Both men have been pilots for more than 25 years.

But long before he was a pilot, Hughes was a Bomber, a touchdown-scoring linebacker for Mountain Home High whose coaches feared he was about to drop out of school in his fervor to go to work. “I wasn’t in trouble. I just needed to make money,” Hughes said, explaining that he had begged his family to stay in Mountain Home, on his own, when his steelworker father had to transfer for a good job out of state. “So the superintendent, Dr. Ron Bradshaw, made me a janitor at the high school. That allowed me to make money, and I’d eat at school, play football, clean the school, and then the cafeteria ladies would have dinner for me to take home.”

That crucial bit of interest from the administration not only kept Hughes in high school, but also inspired him for college. A similar helping hand and tutoring in Jonesboro helped him master the school’s first curriculum in computer science, and after graduation he was off to posts at Texas Instruments, NASA and Walmart.

In the middle 1990s, Bradshaw had moved from Mountain Home to lead Springdale’s schools, and he and Hughes rekindled their friendship.

“One day about 1995, he asked if I could build him a special education program.” Hughes didn’t know the subject, but replied that if Bradshaw would teach him, he’d do anything requested.

“So he gave me access to his staff and they started teaching me how to digitize individual education plans for students,” said Hughes, who had already digitized school bus transportation records for Bradshaw.

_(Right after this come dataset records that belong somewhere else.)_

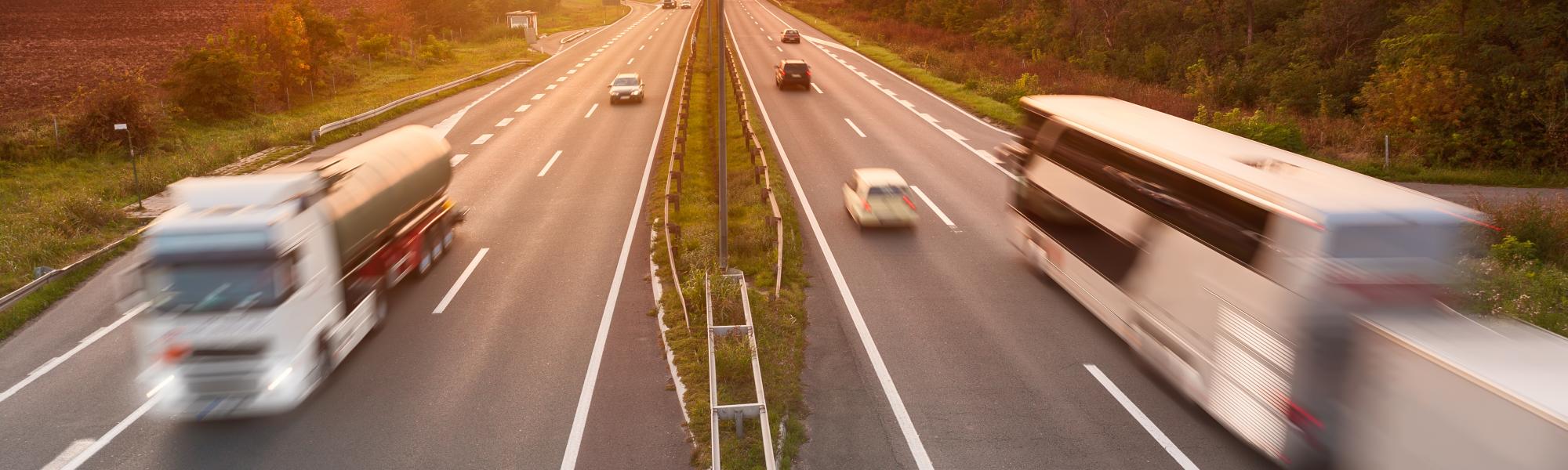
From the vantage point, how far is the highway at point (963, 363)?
1048cm

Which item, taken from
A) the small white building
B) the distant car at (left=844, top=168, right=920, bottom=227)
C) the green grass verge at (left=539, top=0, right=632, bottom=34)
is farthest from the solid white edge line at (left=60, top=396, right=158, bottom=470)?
the green grass verge at (left=539, top=0, right=632, bottom=34)

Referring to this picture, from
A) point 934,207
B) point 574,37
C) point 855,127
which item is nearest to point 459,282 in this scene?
point 934,207

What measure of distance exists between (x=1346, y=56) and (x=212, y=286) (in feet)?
160

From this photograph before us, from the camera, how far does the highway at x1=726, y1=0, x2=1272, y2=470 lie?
34.4ft

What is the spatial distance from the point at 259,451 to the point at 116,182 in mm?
17840

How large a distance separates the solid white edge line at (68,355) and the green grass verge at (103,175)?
304 cm

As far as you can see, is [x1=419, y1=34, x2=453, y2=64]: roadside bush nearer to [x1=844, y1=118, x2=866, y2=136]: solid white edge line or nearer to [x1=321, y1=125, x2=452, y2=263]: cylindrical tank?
[x1=844, y1=118, x2=866, y2=136]: solid white edge line

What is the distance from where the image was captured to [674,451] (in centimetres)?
1062

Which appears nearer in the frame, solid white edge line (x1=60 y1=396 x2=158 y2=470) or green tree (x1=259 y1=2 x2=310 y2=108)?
solid white edge line (x1=60 y1=396 x2=158 y2=470)

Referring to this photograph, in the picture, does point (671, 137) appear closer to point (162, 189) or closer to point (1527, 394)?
point (162, 189)

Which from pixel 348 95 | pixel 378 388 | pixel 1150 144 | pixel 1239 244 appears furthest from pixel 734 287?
pixel 348 95

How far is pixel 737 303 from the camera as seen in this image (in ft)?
47.2

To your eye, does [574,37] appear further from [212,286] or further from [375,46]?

“We became the first company to digitize IEPs. Forrest Gump again, you know, because when I looked at the data I thought this all looks so logical, I’m sure somebody has developed software to handle it.” But he was wrong. Hughes was breaking new ground.

“I told Dr. Bradshaw I was looking to do something with my life that I was passionate about, and he asked me to do this one last thing. So we came back and said, OK, we’ll do it, and we’ll do it for cost, but when we’re done, we own it.”

As he developed the software, Hughes hired a marketer to see if any other schools might be interested. “By the time I delivered it six months later, 45 districts in Arkansas had signed up. We went on to do every district in the state, and it became the first digitized program to go national.”

Hughes had discovered his path, and his dashboard now monitors well over a million students in five states. “Before SmartData Dashboard, schools had to have five or six applications, one to keep grades, another for discipline, another for special needs and so on. What our software does is it takes all of the data and aggregates it every night. The greatest thing is that all this was invented in Arkansas.”